By Patrick Neylan
You’ve got to admire Alan Ayckbourn, even if you belong to the significant cadre of theatregoers who regard his work as hackneyed village-hall fodder. Back in 1979, Peter Hall described him as “one of the most talented … richest dramatists in the world”, but even then his plays were starting to be seen as too comfortable, complacent and predictable and much of his 80s work has dated badly.
Yet 2001 saw a move away from the trivial anxieties of the middle class nuclear family. We saw criminality and genuine violence in his ‘Role Play’ on the BLT stage four years ago, and the following year’s Snake In The Grass showed another side to Ayckbourn’s 21st century artistic resurgence. Gone were the fretting housewives and ineffectual husbands called Miles or Giles; in their place were frumpy Miriam and her spiky older sister Annabel in a thriller-cum-ghost story, which has proved one of Ayckbourn’s more popular late plays and made for a compelling June bar show.
We find Miriam (Heather Wain) in the garden of the house where she has spent decades caring for her late father. A difficult, emotionally abusive character, he has left his daughter scarred and cowed. Into this garden comes Annabel (Debbie Hedges), returned after decades in Australia to collect the inheritance Miriam thinks should have been hers. But before this drama can be played out, the sisters are interrupted by the arrival of the father’s former nurse Alice (Maxine Edwards); sacked by Miriam and now intent on revenge through blackmail, claiming that the old man had been done in by his not-so-loving daughter.

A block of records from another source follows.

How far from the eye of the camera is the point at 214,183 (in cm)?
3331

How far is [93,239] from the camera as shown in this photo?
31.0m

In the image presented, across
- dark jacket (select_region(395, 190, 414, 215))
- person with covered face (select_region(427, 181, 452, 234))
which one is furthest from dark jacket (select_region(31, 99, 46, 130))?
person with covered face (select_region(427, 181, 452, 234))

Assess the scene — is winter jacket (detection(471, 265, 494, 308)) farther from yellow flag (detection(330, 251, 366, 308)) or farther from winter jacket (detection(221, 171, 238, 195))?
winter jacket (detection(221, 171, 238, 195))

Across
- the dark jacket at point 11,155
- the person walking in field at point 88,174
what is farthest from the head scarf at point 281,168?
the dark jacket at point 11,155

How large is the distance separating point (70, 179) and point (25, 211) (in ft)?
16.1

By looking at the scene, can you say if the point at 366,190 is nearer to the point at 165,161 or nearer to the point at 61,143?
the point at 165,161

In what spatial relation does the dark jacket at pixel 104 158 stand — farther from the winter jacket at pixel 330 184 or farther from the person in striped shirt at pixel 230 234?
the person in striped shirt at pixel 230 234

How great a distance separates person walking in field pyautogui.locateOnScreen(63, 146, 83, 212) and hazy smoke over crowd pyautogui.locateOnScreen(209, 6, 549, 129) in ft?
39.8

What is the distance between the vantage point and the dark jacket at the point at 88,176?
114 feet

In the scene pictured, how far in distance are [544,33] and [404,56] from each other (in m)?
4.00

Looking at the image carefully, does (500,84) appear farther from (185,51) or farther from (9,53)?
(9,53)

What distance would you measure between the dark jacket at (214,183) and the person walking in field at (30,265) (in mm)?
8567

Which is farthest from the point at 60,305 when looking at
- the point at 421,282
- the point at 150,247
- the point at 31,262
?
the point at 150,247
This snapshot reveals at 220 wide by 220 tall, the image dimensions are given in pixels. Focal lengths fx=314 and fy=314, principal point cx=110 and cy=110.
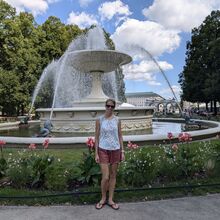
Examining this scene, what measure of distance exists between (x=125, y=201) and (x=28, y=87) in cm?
3279

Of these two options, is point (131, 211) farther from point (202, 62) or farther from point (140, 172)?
point (202, 62)

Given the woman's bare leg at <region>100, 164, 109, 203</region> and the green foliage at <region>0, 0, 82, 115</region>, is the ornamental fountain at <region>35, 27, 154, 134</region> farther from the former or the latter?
the green foliage at <region>0, 0, 82, 115</region>

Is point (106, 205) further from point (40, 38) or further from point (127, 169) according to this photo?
point (40, 38)

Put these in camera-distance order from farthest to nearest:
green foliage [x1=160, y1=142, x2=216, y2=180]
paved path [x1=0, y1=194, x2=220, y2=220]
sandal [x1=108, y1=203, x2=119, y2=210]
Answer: green foliage [x1=160, y1=142, x2=216, y2=180] → sandal [x1=108, y1=203, x2=119, y2=210] → paved path [x1=0, y1=194, x2=220, y2=220]

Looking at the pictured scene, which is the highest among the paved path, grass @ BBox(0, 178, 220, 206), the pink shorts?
the pink shorts

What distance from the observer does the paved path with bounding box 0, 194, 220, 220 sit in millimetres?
4336

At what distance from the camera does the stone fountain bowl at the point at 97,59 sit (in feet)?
55.5

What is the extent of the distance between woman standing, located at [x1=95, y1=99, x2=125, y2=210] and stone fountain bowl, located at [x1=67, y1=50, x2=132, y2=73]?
1231 centimetres

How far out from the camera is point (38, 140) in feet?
30.7

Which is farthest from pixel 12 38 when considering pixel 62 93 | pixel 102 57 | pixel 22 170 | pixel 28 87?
pixel 22 170

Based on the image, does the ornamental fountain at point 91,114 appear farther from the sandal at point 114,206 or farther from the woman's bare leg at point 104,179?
the sandal at point 114,206

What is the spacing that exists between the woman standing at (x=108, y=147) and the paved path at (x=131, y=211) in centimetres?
24

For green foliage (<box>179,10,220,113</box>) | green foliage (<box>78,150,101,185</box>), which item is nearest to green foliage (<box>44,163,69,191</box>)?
green foliage (<box>78,150,101,185</box>)

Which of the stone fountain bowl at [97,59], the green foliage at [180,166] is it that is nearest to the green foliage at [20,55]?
the stone fountain bowl at [97,59]
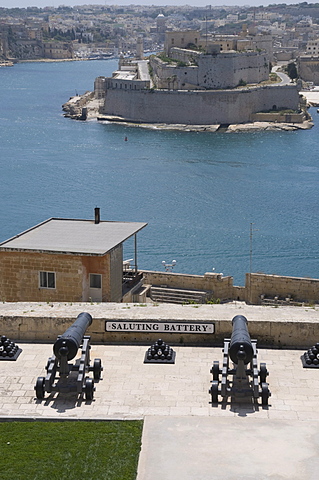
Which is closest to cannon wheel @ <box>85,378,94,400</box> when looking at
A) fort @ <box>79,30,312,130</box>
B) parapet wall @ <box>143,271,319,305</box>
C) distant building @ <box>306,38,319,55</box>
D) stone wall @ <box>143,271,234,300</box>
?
parapet wall @ <box>143,271,319,305</box>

In terms of plot, the play progresses simply enough. Unable to meet Alice’s demands, Miriam poisons the nurse’s wine and her body is disposed of…

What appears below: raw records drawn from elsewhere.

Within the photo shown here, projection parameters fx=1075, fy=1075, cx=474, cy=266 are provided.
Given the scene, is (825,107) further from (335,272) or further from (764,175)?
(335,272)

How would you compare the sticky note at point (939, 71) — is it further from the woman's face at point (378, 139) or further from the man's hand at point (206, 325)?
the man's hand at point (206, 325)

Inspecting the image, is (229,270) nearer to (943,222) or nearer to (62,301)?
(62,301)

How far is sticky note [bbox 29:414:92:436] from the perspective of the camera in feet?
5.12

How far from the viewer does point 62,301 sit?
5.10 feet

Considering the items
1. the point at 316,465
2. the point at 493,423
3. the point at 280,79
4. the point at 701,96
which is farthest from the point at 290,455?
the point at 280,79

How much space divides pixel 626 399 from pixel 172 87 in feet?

(Readers who missed the show might ponder how a corpse can be dumped down a well in the BLT bar, wondering if they need to watch their step should they over-indulge the bar’s wares in future. Fear not: the well was cunningly built into the back porch by Tony Jenner, with the plunge achieved with adroit athleticism by Maxine.)

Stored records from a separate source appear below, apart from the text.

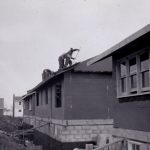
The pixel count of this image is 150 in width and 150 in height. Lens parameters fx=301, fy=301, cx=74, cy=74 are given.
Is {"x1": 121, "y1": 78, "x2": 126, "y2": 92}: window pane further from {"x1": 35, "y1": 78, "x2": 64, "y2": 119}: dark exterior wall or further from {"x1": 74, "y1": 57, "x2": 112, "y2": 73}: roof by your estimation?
{"x1": 35, "y1": 78, "x2": 64, "y2": 119}: dark exterior wall

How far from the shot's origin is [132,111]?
10.1 m

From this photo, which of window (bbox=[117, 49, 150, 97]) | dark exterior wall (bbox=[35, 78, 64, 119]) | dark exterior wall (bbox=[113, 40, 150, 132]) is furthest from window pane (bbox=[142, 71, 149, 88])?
dark exterior wall (bbox=[35, 78, 64, 119])

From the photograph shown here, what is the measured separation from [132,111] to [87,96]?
8347mm

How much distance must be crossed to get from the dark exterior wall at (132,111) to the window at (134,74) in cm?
22

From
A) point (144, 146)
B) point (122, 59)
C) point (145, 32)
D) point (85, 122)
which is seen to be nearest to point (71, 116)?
point (85, 122)

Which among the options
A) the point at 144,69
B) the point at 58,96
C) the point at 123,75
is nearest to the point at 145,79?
the point at 144,69

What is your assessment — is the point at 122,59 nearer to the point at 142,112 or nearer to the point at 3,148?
the point at 142,112

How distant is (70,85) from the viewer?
18.0 metres

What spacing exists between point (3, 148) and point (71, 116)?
4.28m

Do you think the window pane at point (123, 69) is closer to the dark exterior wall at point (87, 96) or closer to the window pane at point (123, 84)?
the window pane at point (123, 84)

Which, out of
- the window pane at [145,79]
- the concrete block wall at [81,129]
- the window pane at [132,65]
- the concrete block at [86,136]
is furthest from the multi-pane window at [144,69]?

…whereupon Annabel, her weak heart already stressed by blackmail threats, witnessing a murder and then telling the story of her abuse at the hands of her father and later her husband, is left alone. Terrified by the sound of daddy’s disembodied voice and beset by a mysterious barrage of tennis balls, of which she has a not-entirely-convincing phobia, she finally sees Alice re-emerge from the well, bringing on a fatal heart attack.
The voices, of course, were just a recording: Annabel was always the intended victim and Alice and Miriam are now free to live happily ever after on the inheritance. Alice goes to switch on the outdoor lights, and a zap and a flash later Miriam has the house and money all to herself. And then father’s voice is heard calling “Miriam, Miriam…”
Director Nikki Packham assembled an impressive cast who adeptly showcased one of Ayckbourn’s less celebrated talents: the empathetic portrayal of stressed and oppressed women.
Heather’s portrayal of Miriam progresses believably from repressed spinster to murderer, manipulator and maniac. She veers out of control and then chillingly back, such that the audience is never quite sure where, if anywhere, on the broad spectrum of insanity her character falls. Debbie, equally artfully, goes in the opposite direction. Annabel crumbles from an assured woman who has thrown off her past to make her way in the world to a frightened girl whose control was only ever a veneer and whose past stalked her to the uttermost ends of the earth – and back.
Maxine’s character of Alice the housekeeper was more grounded; her motives seemingly clear and her mercenary intent unclouded by psychology. Playing a simpler game, she exploited the sisters’ weaknesses while leaving space to make her transformation into Miriam’s partner in crime plausible. Despite her hard edge, there was enough naïveté to allow the sham poisoning to look real, and make her a believable victim of Miriam’s final trick.
We don’t normally get sophisticated sets in the bar, so the battered old porch with the old well was a rare treat, with scraps of foliage and netting making the dilapidated tennis court a sombre and spooky setting, while Jess Jenner’s subdued lighting provided a shade where imaginary ghosts could lurk, complete with self-rocking chair and self-propelled tennis balls.
Ultimately, even if the ghost story never really got going, the audience was presented with a thoroughly enjoyable psychological thriller.